▼

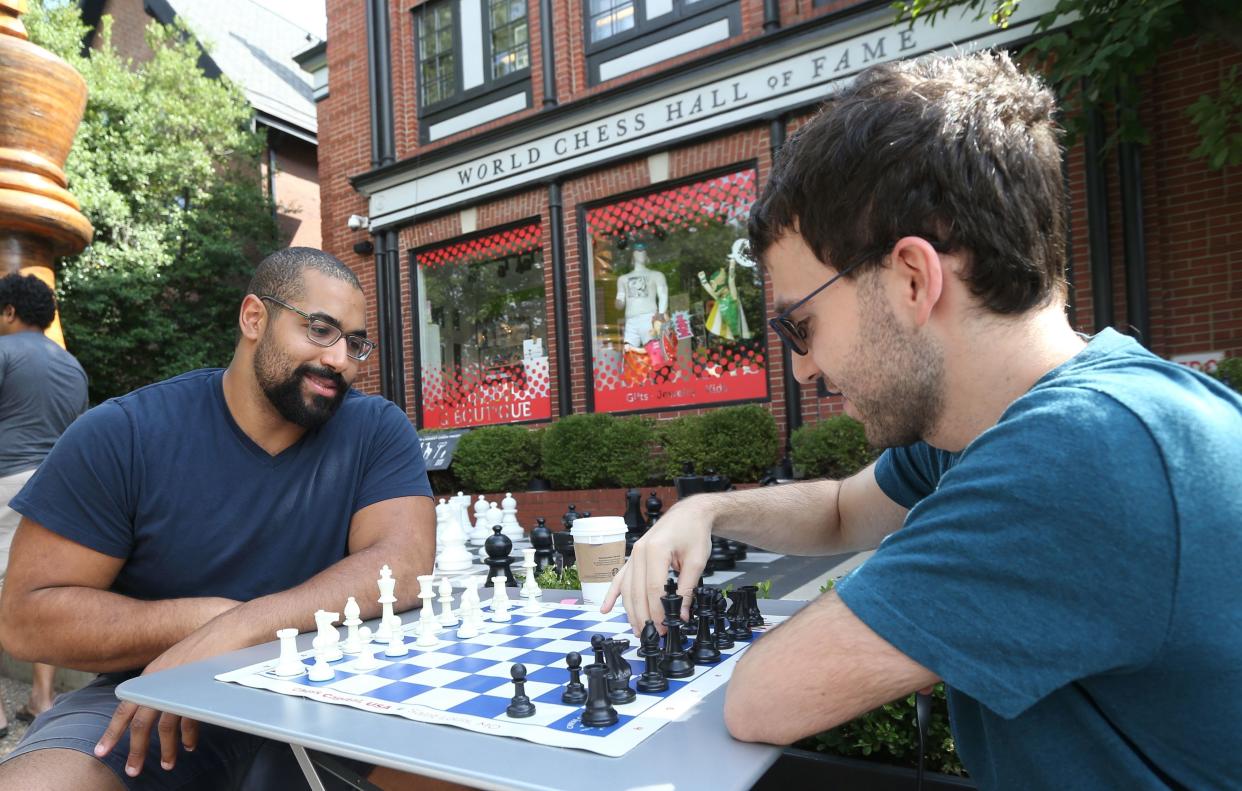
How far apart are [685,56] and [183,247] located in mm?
10647

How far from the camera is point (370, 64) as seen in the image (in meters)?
10.7

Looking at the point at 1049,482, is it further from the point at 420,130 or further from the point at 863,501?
the point at 420,130

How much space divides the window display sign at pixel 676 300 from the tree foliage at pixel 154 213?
890cm

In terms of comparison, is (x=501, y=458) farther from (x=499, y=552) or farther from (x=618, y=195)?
(x=499, y=552)

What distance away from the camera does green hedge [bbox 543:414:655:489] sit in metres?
7.49

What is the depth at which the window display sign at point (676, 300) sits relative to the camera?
320 inches

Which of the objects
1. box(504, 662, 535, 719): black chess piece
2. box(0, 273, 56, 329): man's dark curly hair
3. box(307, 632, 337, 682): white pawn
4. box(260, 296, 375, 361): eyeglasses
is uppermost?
box(0, 273, 56, 329): man's dark curly hair

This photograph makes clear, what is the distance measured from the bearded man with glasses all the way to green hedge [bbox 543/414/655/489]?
4.88 meters

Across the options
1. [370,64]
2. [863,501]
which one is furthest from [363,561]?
[370,64]

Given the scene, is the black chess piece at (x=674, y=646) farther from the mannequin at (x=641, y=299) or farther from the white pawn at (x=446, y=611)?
the mannequin at (x=641, y=299)

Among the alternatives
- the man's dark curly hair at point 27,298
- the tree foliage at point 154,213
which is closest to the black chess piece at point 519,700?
the man's dark curly hair at point 27,298

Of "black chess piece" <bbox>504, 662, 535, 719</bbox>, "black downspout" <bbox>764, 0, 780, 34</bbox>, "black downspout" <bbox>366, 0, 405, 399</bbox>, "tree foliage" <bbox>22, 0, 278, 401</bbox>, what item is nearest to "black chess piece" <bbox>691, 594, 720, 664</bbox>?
"black chess piece" <bbox>504, 662, 535, 719</bbox>

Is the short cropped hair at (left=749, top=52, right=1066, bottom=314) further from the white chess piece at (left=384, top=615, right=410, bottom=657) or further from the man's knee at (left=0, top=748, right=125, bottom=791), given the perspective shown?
the man's knee at (left=0, top=748, right=125, bottom=791)

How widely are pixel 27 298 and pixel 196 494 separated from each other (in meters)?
3.11
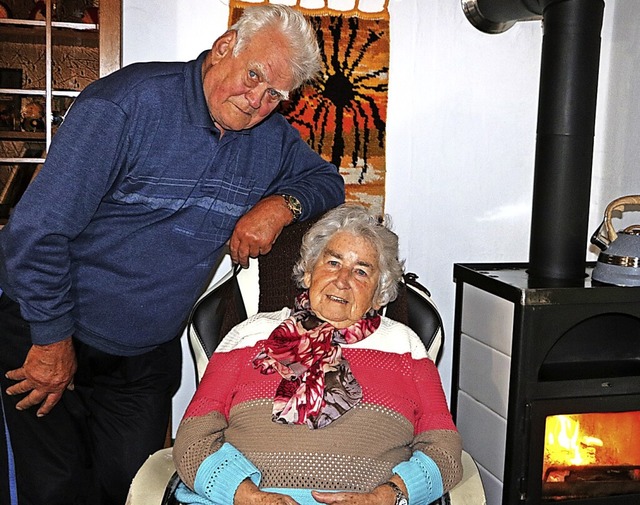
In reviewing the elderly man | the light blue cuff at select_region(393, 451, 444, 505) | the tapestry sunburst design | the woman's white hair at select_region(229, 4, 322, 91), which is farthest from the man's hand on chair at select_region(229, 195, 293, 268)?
the tapestry sunburst design

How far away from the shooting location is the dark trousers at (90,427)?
1.96 m

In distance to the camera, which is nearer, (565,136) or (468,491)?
(468,491)

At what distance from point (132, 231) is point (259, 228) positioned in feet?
1.03

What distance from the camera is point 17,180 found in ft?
8.76

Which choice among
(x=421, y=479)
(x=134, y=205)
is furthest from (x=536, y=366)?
(x=134, y=205)

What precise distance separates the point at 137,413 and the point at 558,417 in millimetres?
1368

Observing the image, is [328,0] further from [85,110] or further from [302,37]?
[85,110]

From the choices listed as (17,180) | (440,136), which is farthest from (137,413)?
(440,136)

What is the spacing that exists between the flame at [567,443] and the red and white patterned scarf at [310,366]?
92 cm

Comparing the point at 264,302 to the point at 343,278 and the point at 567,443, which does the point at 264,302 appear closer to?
the point at 343,278

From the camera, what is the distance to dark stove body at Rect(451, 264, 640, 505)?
237 centimetres

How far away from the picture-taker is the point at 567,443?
255 centimetres

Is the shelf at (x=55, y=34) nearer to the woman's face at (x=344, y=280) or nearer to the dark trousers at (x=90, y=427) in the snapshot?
the dark trousers at (x=90, y=427)

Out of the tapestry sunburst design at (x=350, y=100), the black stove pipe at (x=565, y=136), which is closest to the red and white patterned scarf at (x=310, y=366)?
the black stove pipe at (x=565, y=136)
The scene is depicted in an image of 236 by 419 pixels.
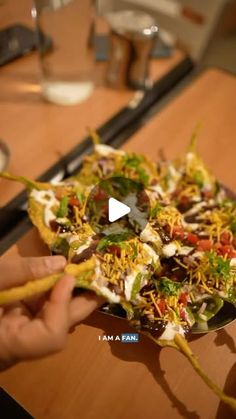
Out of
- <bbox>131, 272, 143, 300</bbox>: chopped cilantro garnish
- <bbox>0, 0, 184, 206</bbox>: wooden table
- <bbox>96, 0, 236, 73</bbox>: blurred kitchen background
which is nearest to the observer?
<bbox>131, 272, 143, 300</bbox>: chopped cilantro garnish

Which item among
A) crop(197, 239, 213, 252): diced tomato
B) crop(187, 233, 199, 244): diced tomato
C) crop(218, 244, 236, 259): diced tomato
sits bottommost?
crop(218, 244, 236, 259): diced tomato

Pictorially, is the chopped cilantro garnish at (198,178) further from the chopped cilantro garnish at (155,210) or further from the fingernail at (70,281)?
the fingernail at (70,281)

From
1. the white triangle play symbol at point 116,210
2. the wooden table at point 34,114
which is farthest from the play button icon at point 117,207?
the wooden table at point 34,114

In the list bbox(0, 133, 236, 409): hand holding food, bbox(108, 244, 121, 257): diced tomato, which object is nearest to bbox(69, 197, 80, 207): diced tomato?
bbox(0, 133, 236, 409): hand holding food

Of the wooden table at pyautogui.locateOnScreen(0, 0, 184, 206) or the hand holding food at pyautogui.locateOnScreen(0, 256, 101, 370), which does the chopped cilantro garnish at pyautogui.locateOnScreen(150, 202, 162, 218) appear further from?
the wooden table at pyautogui.locateOnScreen(0, 0, 184, 206)

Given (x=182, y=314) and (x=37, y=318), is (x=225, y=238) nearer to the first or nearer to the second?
(x=182, y=314)

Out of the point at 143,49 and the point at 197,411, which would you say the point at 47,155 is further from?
the point at 197,411
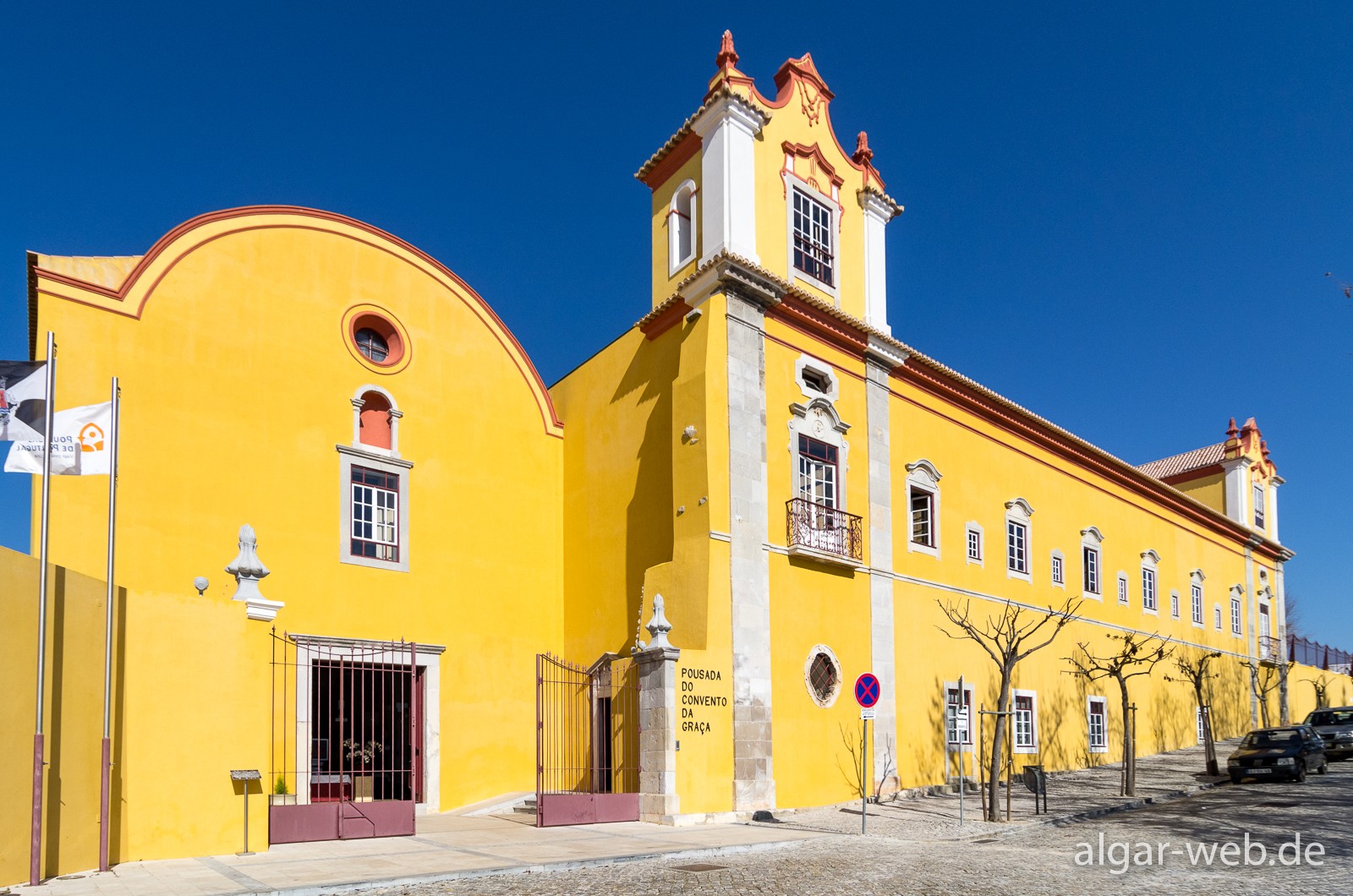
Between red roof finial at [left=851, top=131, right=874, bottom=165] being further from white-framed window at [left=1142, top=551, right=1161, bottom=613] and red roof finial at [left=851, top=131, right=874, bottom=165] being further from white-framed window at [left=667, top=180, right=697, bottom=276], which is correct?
white-framed window at [left=1142, top=551, right=1161, bottom=613]

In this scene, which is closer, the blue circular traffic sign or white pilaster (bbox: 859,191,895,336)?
the blue circular traffic sign

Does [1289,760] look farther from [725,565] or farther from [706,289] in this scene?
[706,289]

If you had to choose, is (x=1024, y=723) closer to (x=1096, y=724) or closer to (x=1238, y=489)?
(x=1096, y=724)

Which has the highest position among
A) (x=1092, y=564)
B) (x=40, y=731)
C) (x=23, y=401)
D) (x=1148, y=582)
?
(x=23, y=401)

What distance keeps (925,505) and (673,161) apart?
8896 millimetres

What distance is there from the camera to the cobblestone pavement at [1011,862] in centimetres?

▲

**Direction**
Quote the data above line for line, without the pictures.

**Expected output**
How far apart are [685,56] and [183,247] located in mm?
10647

How far from the camera is point (370, 64) as seen in the image (in meters)?
10.7

Looking at the point at 1049,482, is it further from the point at 420,130 or further from the point at 863,501?
the point at 420,130

How much space divides the window display sign at pixel 676 300 from the tree foliage at pixel 154 213?
890cm

In terms of comparison, is (x=501, y=458) farther from (x=499, y=552) or farther from (x=618, y=195)?
(x=499, y=552)

What distance away from the camera does green hedge [bbox 543:414:655:489] sit in metres?
7.49

What is the depth at which the window display sign at point (676, 300) sits relative to the camera?
320 inches

Which of the objects
1. box(504, 662, 535, 719): black chess piece
2. box(0, 273, 56, 329): man's dark curly hair
3. box(307, 632, 337, 682): white pawn
4. box(260, 296, 375, 361): eyeglasses
is uppermost?
box(0, 273, 56, 329): man's dark curly hair

This photograph makes clear, what is the distance measured from the bearded man with glasses all the way to green hedge [bbox 543/414/655/489]?
4.88 meters

Across the options
1. [370,64]
2. [863,501]
which one is furthest from [363,561]?
[370,64]

Given the scene, is the black chess piece at (x=674, y=646) farther from the mannequin at (x=641, y=299) or farther from the white pawn at (x=446, y=611)?
the mannequin at (x=641, y=299)

Among the alternatives
- the man's dark curly hair at point 27,298
- the tree foliage at point 154,213
which is closest to the black chess piece at point 519,700?
the man's dark curly hair at point 27,298

Of "black chess piece" <bbox>504, 662, 535, 719</bbox>, "black downspout" <bbox>764, 0, 780, 34</bbox>, "black downspout" <bbox>366, 0, 405, 399</bbox>, "tree foliage" <bbox>22, 0, 278, 401</bbox>, what item is nearest to "black chess piece" <bbox>691, 594, 720, 664</bbox>?
"black chess piece" <bbox>504, 662, 535, 719</bbox>

Is the short cropped hair at (left=749, top=52, right=1066, bottom=314) further from the white chess piece at (left=384, top=615, right=410, bottom=657) or further from the man's knee at (left=0, top=748, right=125, bottom=791), given the perspective shown?
the man's knee at (left=0, top=748, right=125, bottom=791)

How widely are pixel 27 298 and pixel 196 494 separated from each other (in meters)?
3.11
In reviewing the elderly man | the light blue cuff at select_region(393, 451, 444, 505) | the tapestry sunburst design | the woman's white hair at select_region(229, 4, 322, 91), which is farthest from the man's hand on chair at select_region(229, 195, 293, 268)?
the tapestry sunburst design

How far away from the shooting location is the dark trousers at (90,427)?
1.96 m

In distance to the camera, which is nearer, (565,136) or (468,491)?
(468,491)

At what distance from point (132, 231) is point (259, 228) positioned in feet?
1.03

What distance from the camera is point 17,180 found in ft?
8.76

Which choice among
(x=421, y=479)
(x=134, y=205)
is furthest from (x=536, y=366)?
(x=134, y=205)

What precise distance separates the point at 137,413 and the point at 558,417 in millimetres?
1368

Observing the image, is [328,0] further from [85,110] or further from [302,37]?
[85,110]

From the choices listed as (17,180) | (440,136), which is farthest from (137,413)?
(440,136)

What is the spacing that exists between the flame at [567,443] and the red and white patterned scarf at [310,366]?
92 cm

Comparing the point at 264,302 to the point at 343,278 and the point at 567,443, which does the point at 264,302 appear closer to?
the point at 343,278

From the camera, what is the distance to dark stove body at Rect(451, 264, 640, 505)?
237 centimetres

How far away from the picture-taker is the point at 567,443?
255 centimetres

Is the shelf at (x=55, y=34) nearer to the woman's face at (x=344, y=280) or nearer to the dark trousers at (x=90, y=427) in the snapshot?
the dark trousers at (x=90, y=427)

Out of the tapestry sunburst design at (x=350, y=100), the black stove pipe at (x=565, y=136), which is closest to the red and white patterned scarf at (x=310, y=366)?
the black stove pipe at (x=565, y=136)
The scene is depicted in an image of 236 by 419 pixels.
Out of
- <bbox>131, 272, 143, 300</bbox>: chopped cilantro garnish
- <bbox>0, 0, 184, 206</bbox>: wooden table
- <bbox>96, 0, 236, 73</bbox>: blurred kitchen background
which is nearest to the observer?
<bbox>131, 272, 143, 300</bbox>: chopped cilantro garnish

Which item among
A) crop(197, 239, 213, 252): diced tomato
B) crop(187, 233, 199, 244): diced tomato
C) crop(218, 244, 236, 259): diced tomato
sits bottommost?
crop(218, 244, 236, 259): diced tomato

Pictorially, is the chopped cilantro garnish at (198,178) further from the chopped cilantro garnish at (155,210) or further from the fingernail at (70,281)?
the fingernail at (70,281)

From
1. the white triangle play symbol at point 116,210
2. the wooden table at point 34,114
which is farthest from the play button icon at point 117,207?
the wooden table at point 34,114

In the list bbox(0, 133, 236, 409): hand holding food, bbox(108, 244, 121, 257): diced tomato, which object is nearest to bbox(69, 197, 80, 207): diced tomato?
bbox(0, 133, 236, 409): hand holding food

Of the wooden table at pyautogui.locateOnScreen(0, 0, 184, 206) or the hand holding food at pyautogui.locateOnScreen(0, 256, 101, 370), which does the chopped cilantro garnish at pyautogui.locateOnScreen(150, 202, 162, 218) appear further from?
the wooden table at pyautogui.locateOnScreen(0, 0, 184, 206)

Given (x=182, y=314) and (x=37, y=318), is (x=225, y=238) nearer to the first or nearer to the second?
(x=182, y=314)

Out of the point at 143,49 and the point at 197,411, which would you say the point at 47,155 is further from?
the point at 197,411
Between red roof finial at [left=851, top=131, right=874, bottom=165] being further from white-framed window at [left=1142, top=551, right=1161, bottom=613] and red roof finial at [left=851, top=131, right=874, bottom=165] being further from white-framed window at [left=667, top=180, right=697, bottom=276], which is correct?
white-framed window at [left=1142, top=551, right=1161, bottom=613]

In this scene, which is closer, the blue circular traffic sign or white pilaster (bbox: 859,191,895,336)?
the blue circular traffic sign

Does [1289,760] look farther from [725,565] or farther from [706,289] in this scene?
[706,289]

If you had to choose, is (x=1024, y=723) closer to (x=1096, y=724) or closer to (x=1238, y=489)?
(x=1096, y=724)

Which has the highest position among
A) (x=1092, y=564)
B) (x=40, y=731)
C) (x=23, y=401)
D) (x=1148, y=582)
?
(x=23, y=401)

What distance keeps (925,505) and (673,161) apart?
8896 millimetres

What distance is there from the camera to the cobblestone pavement at [1011,862] in centimetres?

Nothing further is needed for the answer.